Stored data entries
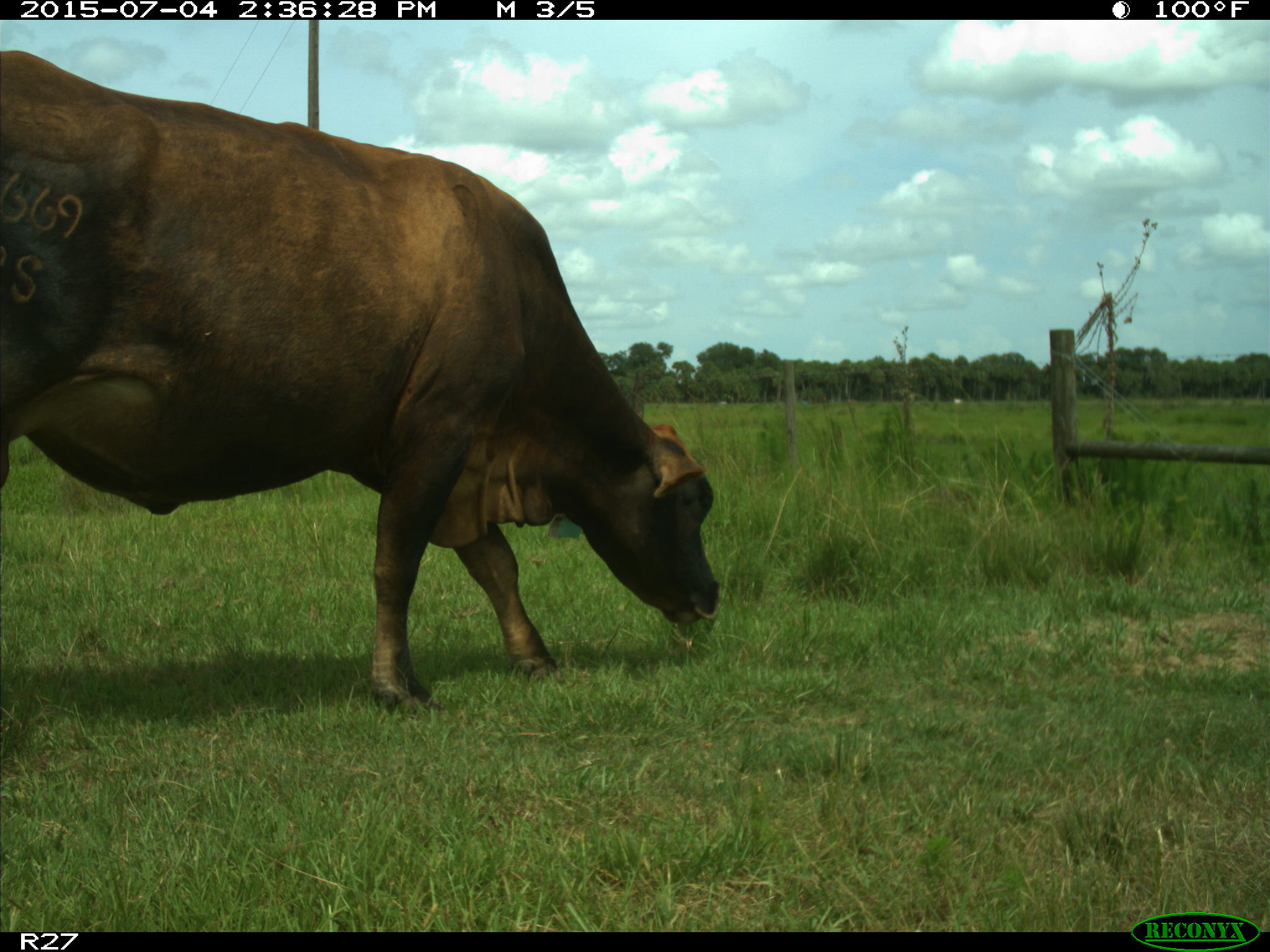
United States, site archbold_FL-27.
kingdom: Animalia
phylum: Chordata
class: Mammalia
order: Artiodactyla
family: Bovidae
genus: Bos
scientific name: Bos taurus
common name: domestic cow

Aim of the task | When you reproduce the entries above, keep every word exactly and leave out each picture.

Written solution |
United States, site archbold_FL-27.
kingdom: Animalia
phylum: Chordata
class: Mammalia
order: Artiodactyla
family: Bovidae
genus: Bos
scientific name: Bos taurus
common name: domestic cow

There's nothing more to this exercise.